Ela travou a tela e enfiou o celular no bolso antes que ele exigisse a cópia ou chamasse a segurança para “preservar evidência”. Dentro daquele hospital, preservar evidência quase sempre significava tomar posse daquilo que pudesse servir à versão oficial.
Um técnico passou com luvas descartáveis e sacos de material usado. Outro puxou o lençol sobre o tórax do paciente com precisão automática. O homem morto já começava a virar expediente.
— O corpo vai descer em dez minutos — avisou a enfermeira.
Dez minutos.
A contagem encolheu a emergência.
Lívia respirou fundo. Não era só um prontuário alterado. Era o hospital funcionando antes mesmo de o corredor esfriar. Alguém tinha entrado no caso quando a família ainda nem conhecia o nome final da perda. Alguém tinha reclassificado a morte antes que o corpo saísse da área crítica.
Helena cruzou os braços.
— Se tiver objeção técnica, formalize no canal correto.
Canal correto. Outra forma de dizer: deixe o hospital decidir qual verdade sobrevive.
Lívia fechou o tablet com força suficiente para o estalo parecer resposta.
— Eu vou olhar o arquivo físico.
Helena não sorriu.
— O físico ainda não é seu acesso.
— Então alguém vai precisar me explicar por que o digital foi tocado antes do fechamento.
Caio soltou o ar pelo nariz, curto.
— Você está criando crise onde já existe crise.
— Não. Eu estou vendo a crise que vocês tentaram dar nome bonito.
Por um instante ninguém falou. O monitor ao lado da sala soltou um último bip e silenciou, como se também estivesse esperando a próxima decisão.
Foi aí que Lívia viu o detalhe que mudou o rumo do caso: a assinatura do ajuste não batia com ninguém da escala. Não era erro de digitação. Não era sobreposição. Era autoria fabricada ou deslocada.
A primeira prova existia.
E podia desaparecer a qualquer segundo.
— Quero o arquivo físico desse caso — disse ela, já se afastando da sala.
Helena a seguiu com o olhar.
— Você quer muita coisa para alguém com acesso provisório.

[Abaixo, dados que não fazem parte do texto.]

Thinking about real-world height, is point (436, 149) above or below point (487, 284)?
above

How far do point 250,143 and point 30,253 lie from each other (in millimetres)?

Lívia não respondeu. Já calculava o preço do primeiro movimento: sair da emergência como se ainda estivesse só desconfiando, para não cortarem seu acesso antes do fim do dia.
Mas a pergunta já tinha mudado.
Não era mais se houve falha clínica.
Era quem mexeu primeiro.
E por que o hospital estava tão apressado para apagar o rastro antes mesmo de a maca cruzar a porta.